É óbvio que não consegui convencê-los a adiantar o TCC.”

Nos filmes de apocalypse zumbi, se você ainda não se tornou um zumbi:

Fuja!

Numa pista de skate cheia de skatistas, se você for o único com um par de patins:

Fuja!

Na Pitangueiras num dia de ressaca

E cheia de surfistas pitboys analfabetos,

Se você for único morie cat:

Fuja!

Numa festa de Bacardi à vonts, se você chegar atrasado, e sóbrio:

Fuja!

Nós fugimos.

Fomos ficar com o Telmo.

Os Metolokos feridos também já tinham fugido.

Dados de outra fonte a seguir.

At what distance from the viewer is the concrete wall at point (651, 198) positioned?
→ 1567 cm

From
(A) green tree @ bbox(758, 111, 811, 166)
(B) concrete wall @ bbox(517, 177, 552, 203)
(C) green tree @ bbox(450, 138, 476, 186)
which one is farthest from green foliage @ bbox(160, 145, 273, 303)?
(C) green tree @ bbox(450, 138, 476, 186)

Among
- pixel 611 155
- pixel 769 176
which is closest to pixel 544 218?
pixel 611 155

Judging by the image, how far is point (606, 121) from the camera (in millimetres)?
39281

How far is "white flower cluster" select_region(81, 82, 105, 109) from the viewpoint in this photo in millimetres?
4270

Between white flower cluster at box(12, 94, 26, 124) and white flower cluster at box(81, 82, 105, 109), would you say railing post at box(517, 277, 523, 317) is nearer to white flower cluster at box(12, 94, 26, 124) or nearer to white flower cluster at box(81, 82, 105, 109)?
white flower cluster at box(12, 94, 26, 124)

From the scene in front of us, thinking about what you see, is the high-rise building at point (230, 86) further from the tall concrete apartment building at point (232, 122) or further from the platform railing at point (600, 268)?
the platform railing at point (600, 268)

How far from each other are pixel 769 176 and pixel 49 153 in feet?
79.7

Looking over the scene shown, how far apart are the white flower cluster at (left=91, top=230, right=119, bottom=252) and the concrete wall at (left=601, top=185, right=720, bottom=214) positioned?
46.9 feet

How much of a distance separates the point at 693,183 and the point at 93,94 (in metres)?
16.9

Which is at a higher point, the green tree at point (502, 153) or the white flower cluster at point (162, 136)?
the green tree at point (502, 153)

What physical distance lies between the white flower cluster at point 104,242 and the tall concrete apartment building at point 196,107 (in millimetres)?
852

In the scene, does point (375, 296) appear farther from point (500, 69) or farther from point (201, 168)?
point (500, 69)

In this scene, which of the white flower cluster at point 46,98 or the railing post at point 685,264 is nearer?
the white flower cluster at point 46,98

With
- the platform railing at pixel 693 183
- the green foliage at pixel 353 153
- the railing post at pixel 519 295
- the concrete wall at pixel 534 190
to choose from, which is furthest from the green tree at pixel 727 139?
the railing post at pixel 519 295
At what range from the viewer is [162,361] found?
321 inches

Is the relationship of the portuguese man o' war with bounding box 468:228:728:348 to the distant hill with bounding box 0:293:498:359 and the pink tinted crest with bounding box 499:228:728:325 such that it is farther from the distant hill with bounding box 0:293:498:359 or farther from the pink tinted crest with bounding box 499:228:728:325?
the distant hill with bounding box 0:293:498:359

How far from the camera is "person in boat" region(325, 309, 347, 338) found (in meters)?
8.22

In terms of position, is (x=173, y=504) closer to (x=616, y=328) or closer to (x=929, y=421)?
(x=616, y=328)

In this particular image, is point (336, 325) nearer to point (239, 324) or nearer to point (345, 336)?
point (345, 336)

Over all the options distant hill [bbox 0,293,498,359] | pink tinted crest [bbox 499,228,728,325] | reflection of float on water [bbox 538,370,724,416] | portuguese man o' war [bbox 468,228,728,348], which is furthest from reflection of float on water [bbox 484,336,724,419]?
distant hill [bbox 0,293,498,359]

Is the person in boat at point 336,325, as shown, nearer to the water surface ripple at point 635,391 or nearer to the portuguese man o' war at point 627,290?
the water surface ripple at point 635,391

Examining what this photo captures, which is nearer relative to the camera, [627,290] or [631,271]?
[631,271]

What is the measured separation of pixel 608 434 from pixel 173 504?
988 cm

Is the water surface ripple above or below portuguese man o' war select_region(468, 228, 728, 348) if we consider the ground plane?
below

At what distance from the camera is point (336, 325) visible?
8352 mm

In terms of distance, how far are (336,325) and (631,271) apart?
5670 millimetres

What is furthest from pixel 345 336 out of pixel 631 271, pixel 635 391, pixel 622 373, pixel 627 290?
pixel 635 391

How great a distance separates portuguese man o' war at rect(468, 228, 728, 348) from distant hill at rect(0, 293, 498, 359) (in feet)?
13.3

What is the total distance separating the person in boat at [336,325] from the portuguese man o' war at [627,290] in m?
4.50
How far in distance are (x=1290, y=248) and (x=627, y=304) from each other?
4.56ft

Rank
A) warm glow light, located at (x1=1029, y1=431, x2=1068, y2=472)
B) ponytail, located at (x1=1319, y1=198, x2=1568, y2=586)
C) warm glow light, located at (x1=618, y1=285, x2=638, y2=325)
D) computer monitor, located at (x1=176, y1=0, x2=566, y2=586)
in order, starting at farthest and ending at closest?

Para os táxis que iriam levá-los às suas camas

Envoltas pela temida fragrância de mais uma largada queimada.

A primeira menina que saiu do clube deitou no gramado

Em frente ao clube com as pernas abertas.

Ela estava de mini-saia branca e o gramado tinha

Mais lama do que grama.

Um cara que estava passando pela calçada

Com o uniforme da Eletropaulo

Tentou abordá-la e tomou uma gorfada no rosto.

Outro cara que estava passando pela calçada

Com um pudoll bichona na coleira

Não acreditou no que tinha visto.

Voltou, se aproximou, abaixou o tronco, virou o pescoço e

Tentou ver de que cor era a calcinha da mina ou,

Quem sabe, se ela estava sem calcinha.

Dez minutos depois ele voltou.

Agora sem o pudoll bichona.

Agora com uma máquina fotográfica de filme.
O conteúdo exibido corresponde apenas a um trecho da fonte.